Can you copy the listing below word for word, leaving out the pictures?

=== INFORMATION SUPPLIED ===

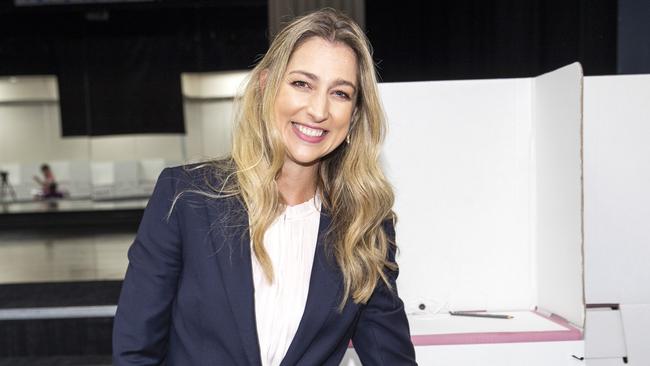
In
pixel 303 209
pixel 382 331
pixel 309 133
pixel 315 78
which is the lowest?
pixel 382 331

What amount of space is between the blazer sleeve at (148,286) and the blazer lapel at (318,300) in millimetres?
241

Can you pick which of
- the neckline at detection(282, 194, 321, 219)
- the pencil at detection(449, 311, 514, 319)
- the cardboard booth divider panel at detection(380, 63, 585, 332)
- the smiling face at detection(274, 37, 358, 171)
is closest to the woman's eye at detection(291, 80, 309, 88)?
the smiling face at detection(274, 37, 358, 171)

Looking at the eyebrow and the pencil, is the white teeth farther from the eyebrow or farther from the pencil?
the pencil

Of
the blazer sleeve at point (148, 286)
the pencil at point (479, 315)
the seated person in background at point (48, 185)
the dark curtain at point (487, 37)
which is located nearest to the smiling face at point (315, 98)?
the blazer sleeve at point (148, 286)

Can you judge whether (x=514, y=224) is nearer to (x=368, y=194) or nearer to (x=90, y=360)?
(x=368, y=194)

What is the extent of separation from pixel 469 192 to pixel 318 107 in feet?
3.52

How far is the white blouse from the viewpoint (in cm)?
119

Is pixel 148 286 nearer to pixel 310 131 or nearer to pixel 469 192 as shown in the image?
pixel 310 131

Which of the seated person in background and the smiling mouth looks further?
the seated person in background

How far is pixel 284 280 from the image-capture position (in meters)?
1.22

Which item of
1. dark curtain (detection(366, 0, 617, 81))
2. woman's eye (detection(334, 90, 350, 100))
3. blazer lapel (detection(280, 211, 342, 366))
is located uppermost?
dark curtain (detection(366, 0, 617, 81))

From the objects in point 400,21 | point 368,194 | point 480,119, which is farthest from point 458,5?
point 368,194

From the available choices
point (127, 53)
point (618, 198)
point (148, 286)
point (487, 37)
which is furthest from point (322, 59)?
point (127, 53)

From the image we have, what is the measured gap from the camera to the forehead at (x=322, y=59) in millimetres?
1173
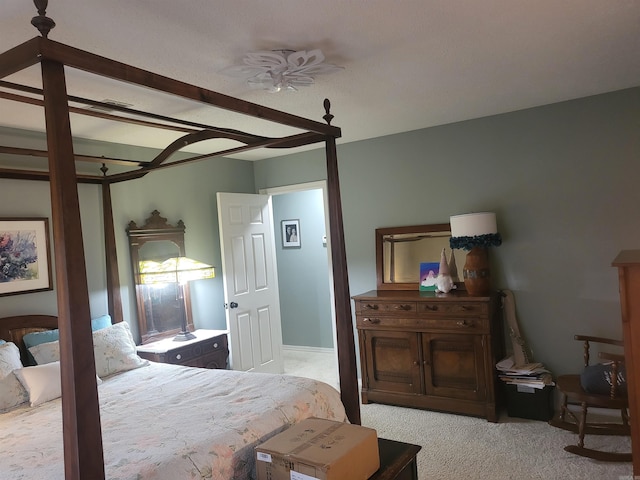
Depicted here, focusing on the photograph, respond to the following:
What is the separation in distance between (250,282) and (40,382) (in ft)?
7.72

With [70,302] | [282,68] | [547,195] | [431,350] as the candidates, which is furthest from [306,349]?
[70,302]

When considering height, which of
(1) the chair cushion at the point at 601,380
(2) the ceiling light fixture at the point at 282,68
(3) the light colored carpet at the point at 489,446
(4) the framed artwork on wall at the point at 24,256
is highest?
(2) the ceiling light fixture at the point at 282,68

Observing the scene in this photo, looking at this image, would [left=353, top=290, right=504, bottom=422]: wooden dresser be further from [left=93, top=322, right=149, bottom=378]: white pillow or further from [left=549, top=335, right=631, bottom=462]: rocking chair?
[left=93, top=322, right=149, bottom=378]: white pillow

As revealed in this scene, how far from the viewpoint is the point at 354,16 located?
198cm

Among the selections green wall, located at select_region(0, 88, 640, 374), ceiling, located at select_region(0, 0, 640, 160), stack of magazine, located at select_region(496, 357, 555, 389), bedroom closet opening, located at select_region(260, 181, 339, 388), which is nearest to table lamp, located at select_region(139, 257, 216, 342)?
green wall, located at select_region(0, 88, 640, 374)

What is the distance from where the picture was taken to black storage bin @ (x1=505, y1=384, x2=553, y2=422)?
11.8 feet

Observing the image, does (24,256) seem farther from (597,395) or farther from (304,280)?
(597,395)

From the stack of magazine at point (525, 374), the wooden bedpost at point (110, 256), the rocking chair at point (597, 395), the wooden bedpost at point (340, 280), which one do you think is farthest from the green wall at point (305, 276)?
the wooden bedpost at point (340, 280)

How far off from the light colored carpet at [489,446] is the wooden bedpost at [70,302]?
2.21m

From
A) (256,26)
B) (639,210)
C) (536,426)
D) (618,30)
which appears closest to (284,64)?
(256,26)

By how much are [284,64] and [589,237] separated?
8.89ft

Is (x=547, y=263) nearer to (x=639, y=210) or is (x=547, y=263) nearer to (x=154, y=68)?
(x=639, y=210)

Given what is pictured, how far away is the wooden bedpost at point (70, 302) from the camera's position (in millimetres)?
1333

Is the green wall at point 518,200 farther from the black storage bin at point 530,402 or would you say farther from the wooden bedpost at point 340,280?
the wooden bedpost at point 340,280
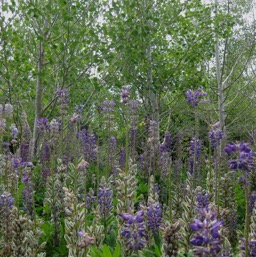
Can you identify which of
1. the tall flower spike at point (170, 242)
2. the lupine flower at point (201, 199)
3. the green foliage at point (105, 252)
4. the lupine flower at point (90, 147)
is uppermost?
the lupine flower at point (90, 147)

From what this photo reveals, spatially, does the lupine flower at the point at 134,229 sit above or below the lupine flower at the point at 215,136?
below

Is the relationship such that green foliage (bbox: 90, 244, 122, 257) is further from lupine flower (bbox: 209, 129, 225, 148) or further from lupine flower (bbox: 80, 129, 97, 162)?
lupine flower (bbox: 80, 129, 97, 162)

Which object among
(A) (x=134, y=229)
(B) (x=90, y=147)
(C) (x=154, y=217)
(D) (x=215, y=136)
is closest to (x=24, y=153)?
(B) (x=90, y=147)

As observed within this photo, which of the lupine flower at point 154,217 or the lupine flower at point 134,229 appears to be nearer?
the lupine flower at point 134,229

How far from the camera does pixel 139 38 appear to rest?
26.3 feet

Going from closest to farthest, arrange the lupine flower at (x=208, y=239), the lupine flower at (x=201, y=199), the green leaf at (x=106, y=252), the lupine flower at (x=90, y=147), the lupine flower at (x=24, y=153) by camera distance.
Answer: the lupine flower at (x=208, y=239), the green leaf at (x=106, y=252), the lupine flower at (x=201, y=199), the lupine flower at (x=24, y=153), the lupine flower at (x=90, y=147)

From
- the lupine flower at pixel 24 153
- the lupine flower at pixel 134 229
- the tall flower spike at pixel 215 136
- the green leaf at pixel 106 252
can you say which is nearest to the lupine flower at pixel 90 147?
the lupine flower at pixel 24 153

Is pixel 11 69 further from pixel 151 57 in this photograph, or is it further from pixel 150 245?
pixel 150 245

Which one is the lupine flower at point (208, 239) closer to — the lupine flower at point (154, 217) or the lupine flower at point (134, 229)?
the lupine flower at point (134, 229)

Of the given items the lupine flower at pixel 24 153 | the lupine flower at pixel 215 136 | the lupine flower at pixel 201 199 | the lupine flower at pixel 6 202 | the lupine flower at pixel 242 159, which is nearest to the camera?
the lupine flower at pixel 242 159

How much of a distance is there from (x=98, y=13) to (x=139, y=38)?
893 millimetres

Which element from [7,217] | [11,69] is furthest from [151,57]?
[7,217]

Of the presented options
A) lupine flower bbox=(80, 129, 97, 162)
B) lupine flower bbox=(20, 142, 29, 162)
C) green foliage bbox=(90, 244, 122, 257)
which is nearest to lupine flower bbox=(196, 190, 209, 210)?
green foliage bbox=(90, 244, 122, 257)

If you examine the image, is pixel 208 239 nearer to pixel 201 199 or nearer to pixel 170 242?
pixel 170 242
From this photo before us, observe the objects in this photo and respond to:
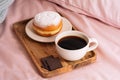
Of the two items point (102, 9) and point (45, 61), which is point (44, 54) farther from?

===

■ FULL RESPONSE ■
In
pixel 303 209
pixel 382 331
pixel 309 133
pixel 315 78
which is the lowest?
pixel 382 331

What amount of space is between the blazer sleeve at (148,286) and the blazer lapel at (318,300) in millimetres?
241

Can you pick which of
- the neckline at detection(282, 194, 321, 219)
- the pencil at detection(449, 311, 514, 319)
- the cardboard booth divider panel at detection(380, 63, 585, 332)
- the smiling face at detection(274, 37, 358, 171)
is closest to the woman's eye at detection(291, 80, 309, 88)?
the smiling face at detection(274, 37, 358, 171)

Looking at the eyebrow and the pencil, is the white teeth farther from the eyebrow or farther from the pencil?
the pencil

Of
the blazer sleeve at point (148, 286)
the pencil at point (479, 315)
the seated person in background at point (48, 185)
the dark curtain at point (487, 37)
which is located nearest to the smiling face at point (315, 98)?
the blazer sleeve at point (148, 286)

Can you judge whether (x=514, y=224) is nearer to (x=368, y=194) or nearer to (x=90, y=360)?
(x=368, y=194)

What is the extent of separation from pixel 469 192 to pixel 318 107 in feet?
3.52

How far is the white blouse from the viewpoint (in cm)?
119

Is pixel 148 286 nearer to pixel 310 131 or nearer to pixel 469 192 as shown in the image?
pixel 310 131

Which of the seated person in background and the smiling mouth looks further?
the seated person in background

How far is pixel 284 280 from the image-capture position (in meters)?
1.22

Which item of
1. dark curtain (detection(366, 0, 617, 81))
2. woman's eye (detection(334, 90, 350, 100))
3. blazer lapel (detection(280, 211, 342, 366))
is located uppermost?
dark curtain (detection(366, 0, 617, 81))

From the objects in point 400,21 | point 368,194 | point 480,119, which is farthest from point 458,5?
point 368,194

From the available choices
point (127, 53)
point (618, 198)
point (148, 286)
point (487, 37)
which is furthest from point (322, 59)?
point (127, 53)

From the image we have, what is the measured gap from the camera to the forehead at (x=322, y=59) in millimetres?
1173
Depicted here, focusing on the photograph, respond to the following:
What is the separation in distance between (250,282) and (40,382) (in ft)?
7.72

With [70,302] | [282,68] | [547,195] | [431,350] as the candidates, which is furthest from [306,349]?
[70,302]

When considering height, which of
(1) the chair cushion at the point at 601,380
(2) the ceiling light fixture at the point at 282,68
(3) the light colored carpet at the point at 489,446
(4) the framed artwork on wall at the point at 24,256
is highest?
(2) the ceiling light fixture at the point at 282,68

Observing the scene in this photo, looking at this image, would [left=353, top=290, right=504, bottom=422]: wooden dresser be further from [left=93, top=322, right=149, bottom=378]: white pillow or further from [left=549, top=335, right=631, bottom=462]: rocking chair?
[left=93, top=322, right=149, bottom=378]: white pillow

As revealed in this scene, how far from the viewpoint is the point at 354,16 located?
198cm

Among the selections green wall, located at select_region(0, 88, 640, 374), ceiling, located at select_region(0, 0, 640, 160), stack of magazine, located at select_region(496, 357, 555, 389), bedroom closet opening, located at select_region(260, 181, 339, 388), which is nearest to table lamp, located at select_region(139, 257, 216, 342)?
green wall, located at select_region(0, 88, 640, 374)

What is the distance from where the picture was taken to black storage bin @ (x1=505, y1=384, x2=553, y2=422)?
11.8 feet

Observing the image, does (24,256) seem farther from (597,395) or farther from (304,280)?
(597,395)

From the stack of magazine at point (525, 374), the wooden bedpost at point (110, 256), the rocking chair at point (597, 395), the wooden bedpost at point (340, 280), which one do you think is farthest from the green wall at point (305, 276)?
the wooden bedpost at point (340, 280)

How far off from the light colored carpet at [489,446] is the wooden bedpost at [70,302]?
2.21m

From
A) (256,26)
B) (639,210)
C) (536,426)
D) (618,30)
which appears closest to (284,64)?
(256,26)

By how much are [284,64] and [589,237] separated?
8.89ft

Is (x=547, y=263) nearer to (x=639, y=210) or is (x=547, y=263) nearer to (x=154, y=68)?
(x=639, y=210)

Given what is pictured, how far away is the wooden bedpost at point (70, 302) from the camera's position (in millimetres)?
1333

Is the green wall at point 518,200 farther from the black storage bin at point 530,402 or would you say farther from the wooden bedpost at point 340,280?
the wooden bedpost at point 340,280
Can you identify which of
1. the tall flower spike at point (170, 242)
2. the lupine flower at point (201, 199)
3. the green foliage at point (105, 252)
4. the lupine flower at point (90, 147)
is uppermost?
the lupine flower at point (90, 147)

From what this photo reveals, spatially, does the lupine flower at the point at 134,229 sit above or below the lupine flower at the point at 215,136?
below

Is the relationship such that green foliage (bbox: 90, 244, 122, 257) is further from lupine flower (bbox: 209, 129, 225, 148) or further from lupine flower (bbox: 80, 129, 97, 162)?
lupine flower (bbox: 80, 129, 97, 162)

Which object among
(A) (x=134, y=229)
(B) (x=90, y=147)
(C) (x=154, y=217)
(D) (x=215, y=136)
is closest to (x=24, y=153)?
(B) (x=90, y=147)

As observed within this photo, which of the lupine flower at point 154,217 or the lupine flower at point 134,229 appears to be nearer?
the lupine flower at point 134,229

How far from the camera does pixel 139 38 appear to rest?
26.3 feet

Going from closest to farthest, arrange the lupine flower at (x=208, y=239), the lupine flower at (x=201, y=199), the green leaf at (x=106, y=252), the lupine flower at (x=90, y=147), the lupine flower at (x=24, y=153) by camera distance.
Answer: the lupine flower at (x=208, y=239), the green leaf at (x=106, y=252), the lupine flower at (x=201, y=199), the lupine flower at (x=24, y=153), the lupine flower at (x=90, y=147)

From
- the lupine flower at pixel 24 153
- the lupine flower at pixel 134 229
- the tall flower spike at pixel 215 136
- the green leaf at pixel 106 252
can you say which is nearest to the lupine flower at pixel 90 147?
the lupine flower at pixel 24 153

Is pixel 11 69 further from pixel 151 57 in this photograph, or is it further from pixel 150 245?
pixel 150 245

Which one is the lupine flower at point (208, 239) closer to — the lupine flower at point (154, 217) or the lupine flower at point (134, 229)?
the lupine flower at point (134, 229)

Of the given items the lupine flower at pixel 24 153 | the lupine flower at pixel 215 136 | the lupine flower at pixel 201 199 | the lupine flower at pixel 6 202 | the lupine flower at pixel 242 159, which is nearest to the camera?
the lupine flower at pixel 242 159

How much of a distance is there from (x=98, y=13) to (x=139, y=38)?
893 millimetres

Which element from [7,217] | [11,69] is furthest from [151,57]?
[7,217]

Of the presented options
A) lupine flower bbox=(80, 129, 97, 162)
B) lupine flower bbox=(20, 142, 29, 162)
C) green foliage bbox=(90, 244, 122, 257)
which is nearest to lupine flower bbox=(196, 190, 209, 210)?
green foliage bbox=(90, 244, 122, 257)

If you examine the image, is pixel 208 239 nearer to pixel 201 199 or nearer to pixel 170 242?
pixel 170 242
From this photo before us, observe the objects in this photo and respond to:
Of the two items point (102, 9) and point (45, 61), which is point (44, 54) farther from?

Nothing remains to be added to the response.